1. When the Operator issues a Command
2. AND the Machine rejects invalid Commands
3. AND the Machine either ignores it if unviable, OR issues Control Events
4. AND the Control Events change the Controlled Domain
5. ENSURE the changed state meets the Commanded Behavior in every case.

Figure 11. The Commanded Behavior Concerns.

1. When the User issues a command
2. AND the Email Client accepts that command only if it is va Blid
3. AND the Email Client issues email requests only if they are viable
4. AND the Email Client requests an exchange of email with the Mail Server
5. 5. ENSURE that email is exchanged only when the User says so.

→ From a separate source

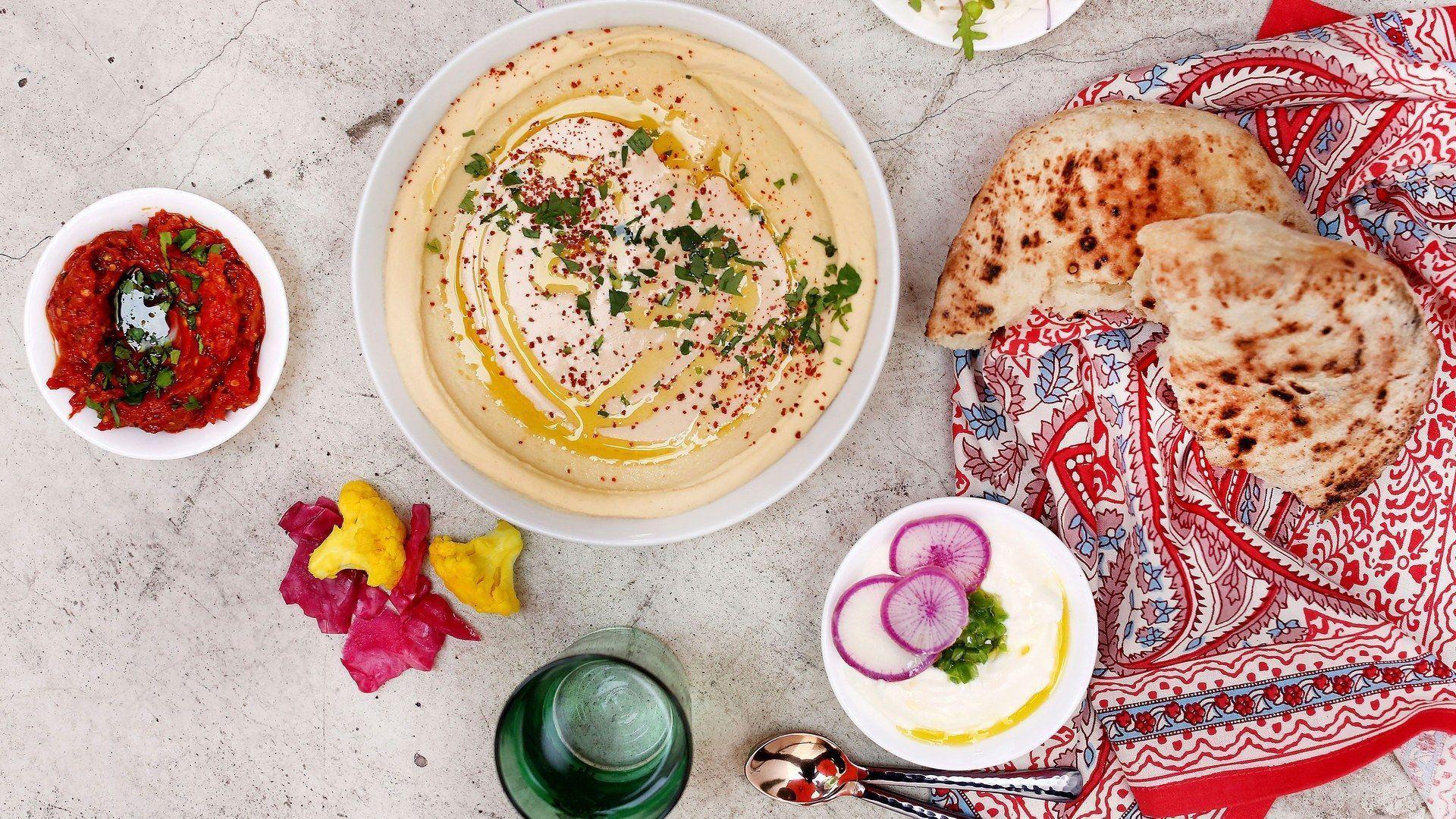 Der Food-Trend des Jahres heißt Levante-Küche #levanteküche LEVANTE KÜCHE Mindestens genauso wichtig wie die Zubereitung der Gerichte ist die Art, wie die Gerichte gegessen werden. Denn ähnlich wie in Spanien die Tapas wird auch das Essen aus dem Nahen Osten in vielen kleinen Schüsseln als Mezze serviert, denn in der arabischen Esskultur hat das gemeinsame Essen einen besonderen Stellenwert, weshalb die verschiedenen Gerichte auf dem Tisch verteilt werden, damit jeder von allem probieren k #levanteküche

In the Email Client application, the Commanded Behavior requirement must describe how emails should be sent and received. The domain descriptions must show how emails are received, stored, and transferred by the Mail Server, and describe the commands that may be issued by the User. Finally the Machine’s specification must show how it behaves at its interface with the Mail Server in response to commands coming in from the user. To deal with sending emails, for example, the Email Client must collect outgoing emails (in response to Queue command events from the User domain) and then, when the user issues a Send command must issue the correct Send events to the Mail Server domain. Assuming the Mail Server and User domains issue and interpret the required events, the system as a whole will queue and then forward email, satisfying this required behavior.

Discussion

An added complication in the Commanded Behavior frame is the unpredictability of the operator’s decisions and interactions with the Machine. The underlying issue that the Commanded Behavior frame forces the analyst to deal with is what’s a good model of user-system interaction and what does the user need to know in order to “command” the machine to do things. And although you may specify permissible actions in detail (because the Operator domain is biddable) you cannot rely on the operator following operating instructions at all times. As a result, the Control Machine can’t be required to respond to every command. Some commands may make no sense in the context of previously issued ones. Certain commands may not be viable because they are inappropriate or not permitted given the current state of the Machine or the Controlled Domain. For example, a “send email” command doesn’t make sense if there is no unsent email. This leads you to ask what commands need to be inhibited based on the current state of the Machine or the Controlled Domain. One way to inhibit “send mail” would be to disable the ‘send’ menu item when there is no unsent mail.

For more complex Commanded Behavior frames, it may be appropriate to ask if a sequence of actions makes sense, or whether a lag between issuing a command and the machine performing the action could cause the operator to mistakenly believe that a command has been ignored. In some circumstances, it is legitimate to ignore certain sequences of commands—repeated presses of the elevator ‘call’ button are a good example.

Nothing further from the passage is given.